A COLEÇÃO – Crônica de Rubens da Cunha

Crônica publicada no Jornal A Notícia em 11/07/2012

A COLEÇÃO

Eu era um colecionador de CDs. Comprei durante alguns anos, depois parei. Enfim, não tenho a necessária alma contínua de colecionador. Funciono por um tempo, mas depois esqueço, canso, mudo de ideia. Acho que com a maioria é assim, tanto que os colecionadores são sujeitos quase excêntricos, são chamados para reportagens “curiosas”, para preencherem aqueles espaços vagos dos jornais e TVs com cultura.

Olho para a minha coleção de CDs, que era mantida conforme a ordem alfabética dos nomes dos artistas e bandas. Depois da minha última mudança essa ordem se perdeu. Tenho ouvido bem menos música do que antes e talvez não consiga voltar, tão cedo, a ter aquele volume de escuta e atenção que eu lhe dedicava. Resolvo pegar ao acaso um CD, tentar rememorar algumas coisas. O escolhido chama-se “Vênus” e é de Verônica Sabino, uma cantora que ficou sempre à margem do sucesso midiático, mas que tem uma voz delicada e um trabalho bastante coerente. Este é um CD de 1995, e não sei mais onde o comprei, só sei que foi o primeiro dela que eu adquiri e que há outro perdido por aí. Há nesse CD uma bela canção de Adriana Calcanhoto chamada “Tardes”: “Agora eu durmo tarde e acordo tarde e as tardes são assim, pra mim, manhãs”. Apesar de nunca ter vivido essa experiência de tornar as tardes manhãs, reouvir essa canção me trouxe à tona a poética bastante específica da Calcanhoto. Tivessem meus CDs em ordem, eu iria ouvi-la de novo. No entanto, ela deve estar perdida por aí, não mais perto dos outros artistas que começam com “A” mas lá entre o N e o M, ou entre o R e o S.

Outra canção que está no CD da Verônica chama-se “Vale a pena” de Sueli Costa e Paulo César Pinheiro, dois dos principais compositores brasileiros.

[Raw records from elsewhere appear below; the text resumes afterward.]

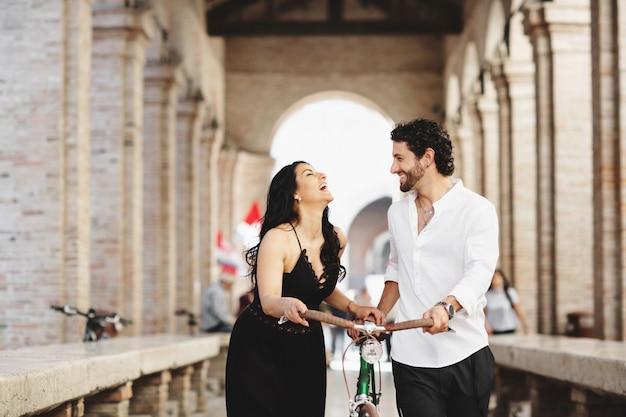 Lindamente vestida, homem e mulher estão andando na cidade velha com uma bicicleta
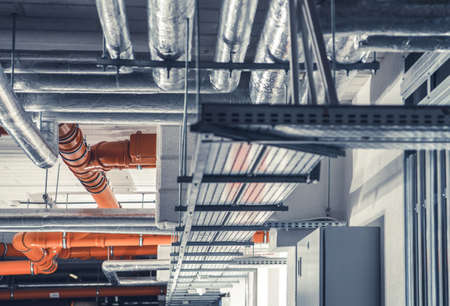 Sanitary, Power and Heating Pipelines System Inside Newly Built Commercial Building. Фото со стока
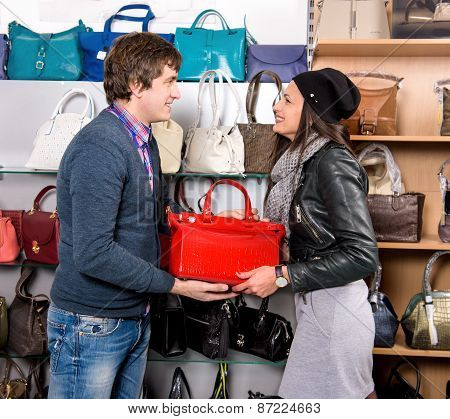 Shop Assistant Showing Red White Leather Bag To Beautiful Girl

É uma canção bastante melódica, com uma letra que tece um elogio ao recomeço: “Vale a pena abrir as cortinas, pra minh’alma debruçar nas janelas, e outra vez olhar a luz do sol e sentir o cheiro bom do mar, respirar bem fundo o ar das manhãs. Vale a pena encher a casa de flor e deixar a mesa posta pra dois, retornar da escuridão, isso só já valerá, o amor virá depois”.

Em algum lugar nessa pilha de CDs há uma gravação de Nana Caymmi para essa música e, diante de Nana, Verônica some. Aliás, foi Nana quem me proporcionou um momento inesquecível em shows musicais: logo no começo do show ela avisou que não fazia o bis, cantou a última canção, agradeceu e foi embora. Agora, toda vez que vejo aquele momento constrangedor do bis, lembro da superioridade de Nana, e lembro também de outro momento que confirma o constrangimento do bis: quando Fernanda Porto se apresentou em Joinville, a plateia meio que esqueceu de pedir bis, acontecendo aqueles terríveis segundos de vergonha alheia. Tudo seria evitado se a tradição chata do bis caísse.

Devolvo Verônica Sabino para a pilha de CDs, feliz por ter revivido algumas canções, algumas lembranças perdidas. Acho que está na hora de por essa coleção em ordem novamente.